Применение прочитанного
(A) Определите, согласуются ли с приведенным ниже отрывком о мотиве переодевания следующие утверждения. Для каждого ответьте «да» или «нет» и подкрепите ответ точной цитатой из отрывка. (i) Переодевание названо в отрывке амбивалентным мотивом. (ii) Участники карнавала удаляются от своего естественного состояния. (iii) Мотив переодевания дополняется мотивом раздевания.
(B) Какой мотив, значимый в творчестве С. Черного, подчеркивает близость участников карнавала к их естественному состоянию, согласно отрывку о мотиве переодевания ниже?
(C) Допишите отрывок о мотиве переодевания, приведенный ниже, продолжив его с того места, где он заканчивается.

Исходный отрывок
□ □ □ □

Еще один чрезвычайно важный карнавальный мотив - это амбивалентный мотив переодевания. С одной стороны, следуя мифологической логике, люди становятся другими, меняя надоевшие «платья серых будней» на «пестрые тряпки», «костюм кичливой старой Польши» [Там же, С. 171], дурацкий колпак, наряд матроса или пажа. С другой стороны, притворяясь кем-то другим, люди, по ироничному замечанию лирического героя, теряют необходимость притворятся так, как это они делают в обычной жизни: «Умничать никто не хочет больше, / Так приятно
быть самим собой...» [Там же]. Парадоксальным образом участники карнавала становятся ближе к своему естественному состоянию, что подчеркивается весьма значимым в творчестве С. Черного мотивом детства: из сидящих за праздничными столами «каждый делался ребенком» [Там же, С. 172]. Кроме того, мотив переодевания дополняется мотивом раздевания как освобождения от условностей будничного существования: «Нет манер, хоть прочь рубаху!» [Там же, С. 171].

□ □ □ □

Собранные данные
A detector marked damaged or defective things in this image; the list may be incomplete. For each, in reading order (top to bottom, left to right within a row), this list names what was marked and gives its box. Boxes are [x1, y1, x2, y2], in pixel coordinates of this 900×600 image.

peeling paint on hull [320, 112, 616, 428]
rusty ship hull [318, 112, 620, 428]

□ □ □ □

Ответы
(A)
(i) Да: «Еще один чрезвычайно важный карнавальный мотив - это амбивалентный мотив переодевания».
(ii) Нет: «участники карнавала становятся ближе к своему естественному состоянию».
(iii) Да: «мотив переодевания дополняется мотивом раздевания как освобождения от условностей будничного существования».

(B) Мотив детства.

(C)
Наконец, карнавал имеет особое значение для самого нарратора. То, что не может произойти в рамках идиллического инонационального хронотопа, в немецких филистерских серых буднях с пиджаками, трезвостью и непробудным сном разума («Пусть люди наденут опять пиджаки, / И будут спать еще непробудней.» [Там же, С. 172]), где герой останется чужаком, происходит в карнавальной реальности, в которой стираются все различия между людьми. В конце стихотворения происходит сдвиг от обобщенного «Люди все сегодня - дураки» к личному утверждению: «Сегодня мы все -дураки... » [Там же]. Герой меняет позицию созерцателя на роль участника, присоединяясь к общему веселью. Это также зафиксировано переходом от отстраненной фиксации факта («Идут, как братья.») к обращению и призыву (включенное наблюдение): «Братья! Женщины не щепки. Руки вместе - и на дно!» [Там же].
Карнавальные мотивы исподволь проявляются и в других стихотворениях С. Черного, посвященных Германии, например, в произведении «Улица в южно-немецком городе». Здесь также мы имеем дело с городским хронотопом, отмеченным наполненностью людьми («Фланеры-туристы, поток горожан...» [Там же, С. 173]. В этом пространстве присутствует схожий с вольным и свежим хором студентов из предыдущего стихотворения «цуг корпорантов», для которого те же мотивы веселья, пения и опьянения: «Поют и хохочут. Как пьяным не петь!» [Там же, С. 174]. Правда, он описан в более сниженном ключе. Из свойств хора студентов за цугом корпорантов закрепляется только свежесть, а вольность и сила первых заменены на менее положительные характеристики: «Свежи и дородны, глупы, как кентавры» [Там же].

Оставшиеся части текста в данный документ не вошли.